-- BEGIN Supplied passage --

• Welcome to ASR. There are many reviews of audio hardware and expert members to help answer your questions. Click here to have your audio equipment measured for free!

Upconverting and Resampling Questions

Perhaps more easily: When doing these things you need extra headroom, upping your dynamic range requirements. Even playback volume normalization (i.e. ReplayGain) counts. Here I'm attenuating a bunch of material to around -15 dBFS peak tops, since RG preamp is set fairly low. That's 2.5 more bits that are technically needed. Of course that's relatively loud material that doesn't exactly make use of most of the 16 bits to begin with, but still.
It is fundamental that you need to do your attenuation before any peaking filters, and also ensure that you don't break 0dB at any point in the filter chain.

But typically this is done by using 56 bit floating point or 32 bit fixed point for all the internal DSP calculations. For example a MiniDSP flex will take your 44.1/16 input, convert it to 96/32 itself, do all the work, then output analog signal. All you have to do is remember to use the built-in attenuation of the MiniDSP to make enough headroom for the rest of your filters. Upsampling to 96/24 before you hand it to the MiniDSP isn't going to hurt, but it's not adding anything either.

If for some specific reason you do need to attenuate 16 bit content before putting the signal into the DSP pipeline then converting to 24 bit before attenuation is of course the only way to do it without loss of info. I'm curious what ReplayGain software you are using that doesn't do all this automatically?

-- END Supplied passage --
-- BEGIN Collected material --

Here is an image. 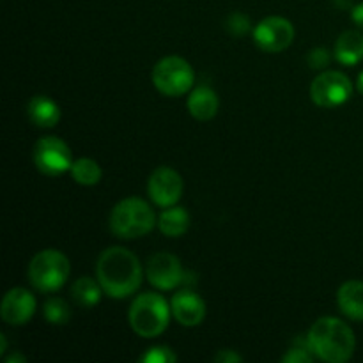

-- END Collected material --

Tasks:
A) In the resampling forum thread, what format does a MiniDSP Flex convert a 44.1/16 input to before doing its processing?
B) Reproduce the part of the resampling forum thread between "It is fundamental" and "the filter chain.", inclusive.

Results by task:
A) It converts the input to 96/32.

B)
It is fundamental that you need to do your attenuation before any peaking filters, and also ensure that you don't break 0dB at any point in the filter chain.